::: Exercise data :::

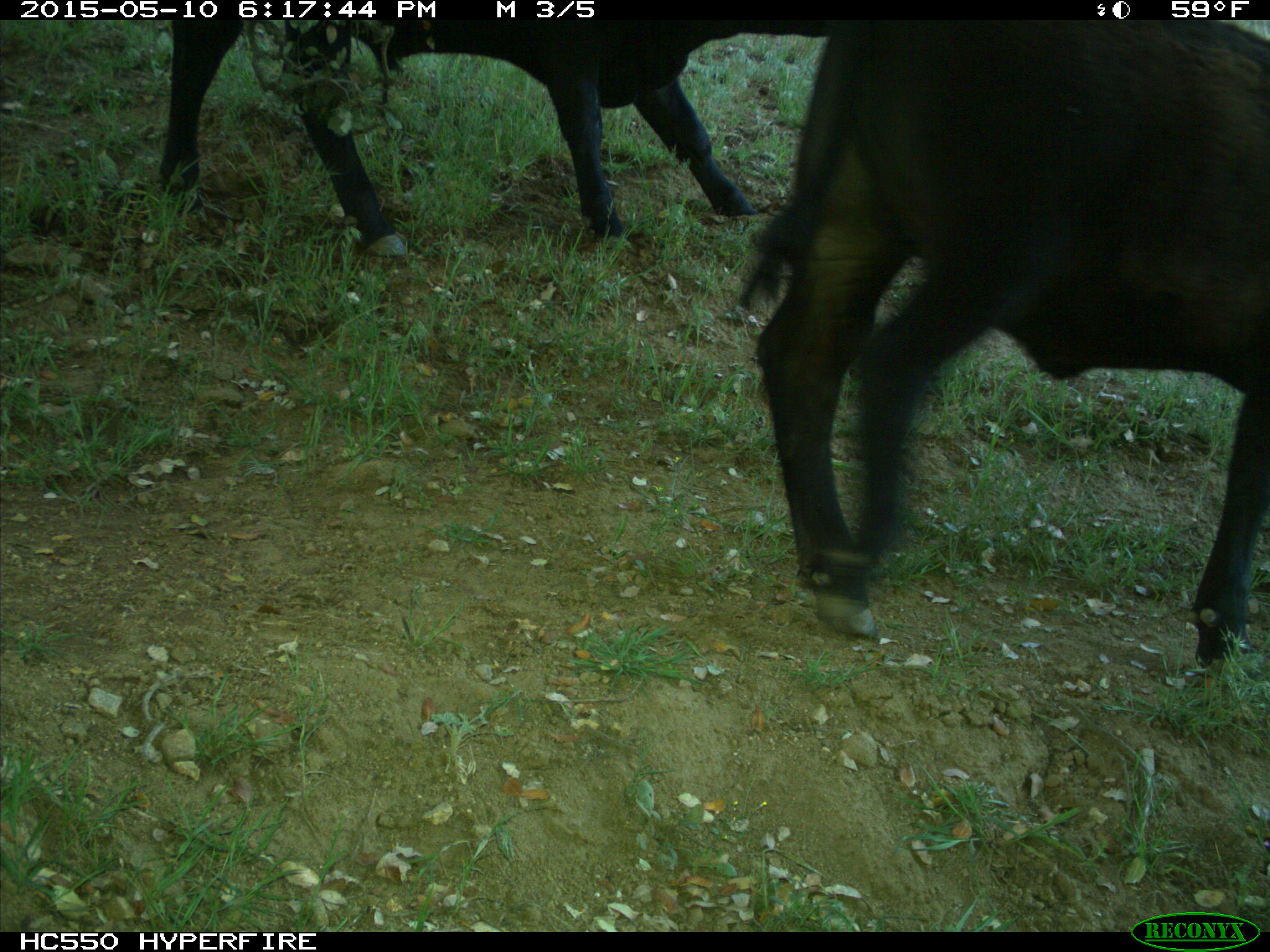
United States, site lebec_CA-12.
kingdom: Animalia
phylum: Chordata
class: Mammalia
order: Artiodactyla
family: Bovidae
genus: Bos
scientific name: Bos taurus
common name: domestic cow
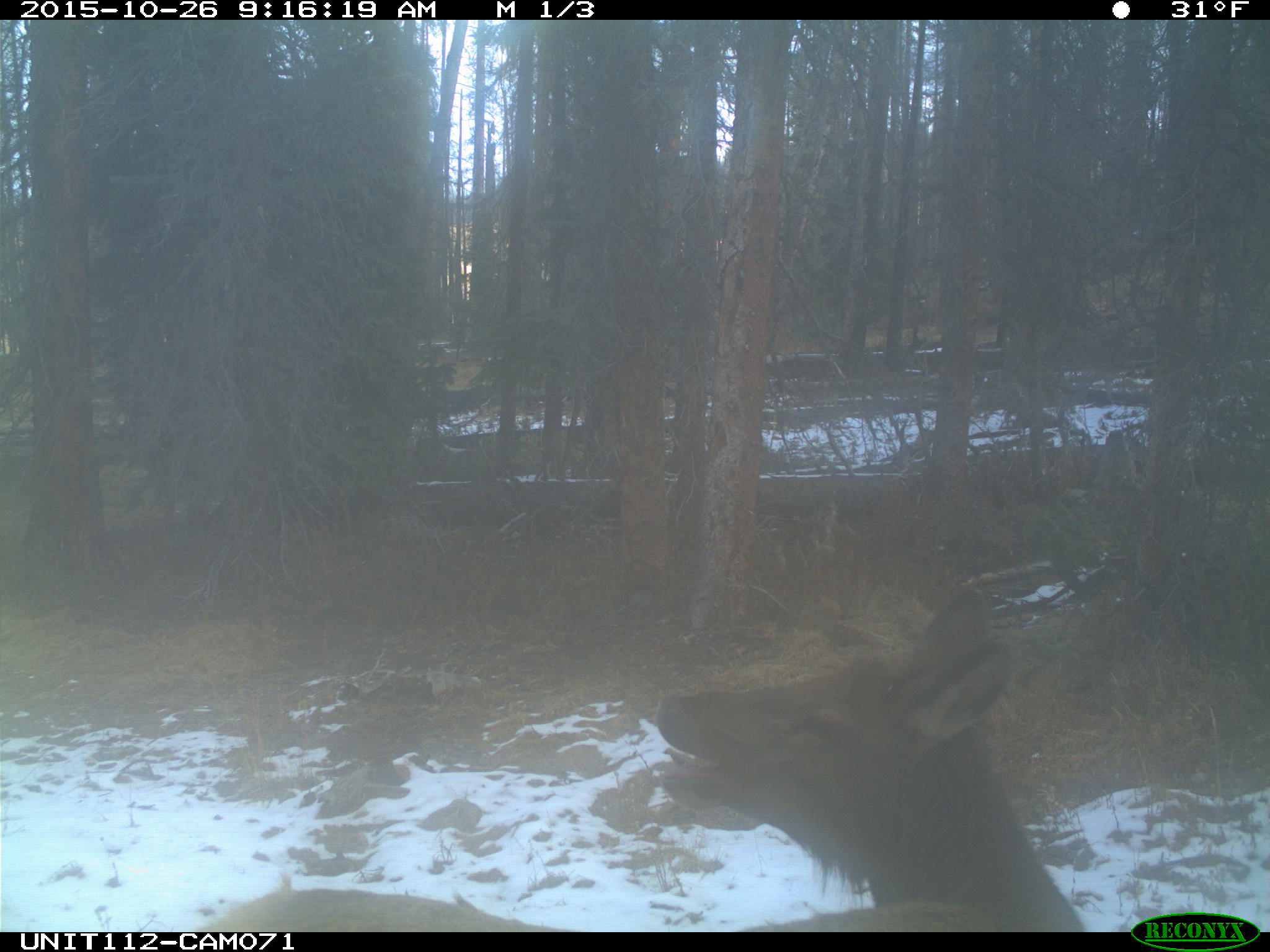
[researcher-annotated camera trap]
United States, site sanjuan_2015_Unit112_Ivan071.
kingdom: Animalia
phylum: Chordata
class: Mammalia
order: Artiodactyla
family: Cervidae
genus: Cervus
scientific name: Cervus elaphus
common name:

:::

» Problem to work on:
Everything in the listing should be repeated exactly except the pictures.

» Solution to the problem:
United States, site lebec_CA-12.
kingdom: Animalia
phylum: Chordata
class: Mammalia
order: Artiodactyla
family: Bovidae
genus: Bos
scientific name: Bos taurus
common name: domestic cow
[researcher-annotated camera trap]
United States, site sanjuan_2015_Unit112_Ivan071.
kingdom: Animalia
phylum: Chordata
class: Mammalia
order: Artiodactyla
family: Cervidae
genus: Cervus
scientific name: Cervus elaphus
common name:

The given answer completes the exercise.